Diyala es una provincia situada al Norte de Bagdad de mayoría suní que fue uno de los feudos de la insurgencia contra la invasión estadounidense. Mussaui mostró a los periodistas un video en el que la mujer, vestida con una abaya una tradicional túnica negra que cubre de la cabeza a los pies y que sólo deja ver su cara, confesaba haber entrenado a una mujer que atentó contra una comisaría de policía en Diyala. Podría referirse a un atentado cometido por una mujer en abril de 2007 que acabó con la vida de 17 personas en Muqdadiya. "Me la presentaron, empecé a hablar con ella", dice Samira en el video sobre la terrorista suicida.
El relato presenta una oportunidad poco usual de conocer el funcionamiento de las redes que buscan y entrenan a mujeres suicidas, últimamente una de las herramientas más poderosas de los insurgentes a medida que tratan de mantener la lucha a pesar de todos los intentos de erradicarlos.
TODO UN RITUAL. En el video, Samira confiesa que preparaba mentalmente a las futuras terroristas para el sacrificio, que luego las entregaba a los terroristas que les suministraban el explosivo y luego las llevaba a los lugares elegidos para los atentados.

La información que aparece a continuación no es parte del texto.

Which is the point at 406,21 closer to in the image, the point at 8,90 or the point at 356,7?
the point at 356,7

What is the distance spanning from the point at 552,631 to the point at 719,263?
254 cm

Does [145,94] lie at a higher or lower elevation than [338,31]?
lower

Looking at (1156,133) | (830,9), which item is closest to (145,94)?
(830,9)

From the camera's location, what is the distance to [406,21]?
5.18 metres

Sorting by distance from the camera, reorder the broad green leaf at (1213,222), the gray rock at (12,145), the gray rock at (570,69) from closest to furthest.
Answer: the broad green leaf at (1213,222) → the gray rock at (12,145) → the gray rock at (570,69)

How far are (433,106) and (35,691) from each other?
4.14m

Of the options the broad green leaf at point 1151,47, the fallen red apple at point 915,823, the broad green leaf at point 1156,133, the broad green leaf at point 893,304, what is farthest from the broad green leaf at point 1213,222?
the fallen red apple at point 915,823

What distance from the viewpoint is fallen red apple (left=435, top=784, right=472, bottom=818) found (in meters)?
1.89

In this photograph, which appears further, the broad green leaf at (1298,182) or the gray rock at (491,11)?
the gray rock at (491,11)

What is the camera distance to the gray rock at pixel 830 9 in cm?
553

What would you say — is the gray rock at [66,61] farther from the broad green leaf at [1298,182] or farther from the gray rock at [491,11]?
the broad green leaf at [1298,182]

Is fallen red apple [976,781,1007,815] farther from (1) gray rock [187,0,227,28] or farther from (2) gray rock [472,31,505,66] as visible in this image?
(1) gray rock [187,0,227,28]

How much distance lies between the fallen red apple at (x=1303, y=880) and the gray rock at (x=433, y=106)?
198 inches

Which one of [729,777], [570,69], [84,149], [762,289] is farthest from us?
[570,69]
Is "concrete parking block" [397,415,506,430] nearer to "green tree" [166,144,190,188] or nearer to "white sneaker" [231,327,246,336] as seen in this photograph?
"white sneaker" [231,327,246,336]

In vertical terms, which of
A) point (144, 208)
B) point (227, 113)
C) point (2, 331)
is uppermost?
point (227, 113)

Según otro portavoz policial citado por EFE, el general Qasem Ata, Samira, que tenía el apodo de Um al Mamen (madre de los creyentes), dijo al ser arrestada que recibía órdenes de dos personas, identificadas como Harez al Saliui y Zaer al Saliui, quienes habían sido capturados anteriormente.
Con la mejora de la seguridad en Irak, sobre todo en 2007 y 2008, los grupos insurgentes y terroristas incrementaron el uso de mujeres suicidas porque pasaban los controles de seguridad con mayor facilidad. Los policías no podían registrarlas tan a fondo como a los hombres debido a las estrictas normas morales. Durante el año pasado, la provincia de Diyala y su capital, Baquba, fueron escenario de más de 20 atentados suicidas cometidos por mujeres.
Las hijas de Irak
Según la CNN, Samira Ahmed Jassim ahora se encuentra en la cárcel. Esta detención se considera un gran paso para frenar el aumento de mujeres terroristas suicidas, después que en 2008 se inmolaron más de 30.
Las mujeres siempre desempeñaron un papel importante en la insurgencia iraquí, ayudando a alimentar a los militares o escondiendo armas en sus propios hogares
Sin embargo, recientemente Al-Qaeda y otros grupos islamistas suníes han enviado cada vez más mujeres y niñas a ataques suicidas con bombas, ya que tienen menos probabilidades de ser detectadas en las búsquedas. De esta manera, el uso de mujeres en estos atentados fue una táctica muy común durante los años 2007 y 2008.
Por este motivo, los militares estadounidenses crearon un programa denominado `Hijas de Irak`, para buscar mujeres y evitar que se conviertan en terroristas suicidas.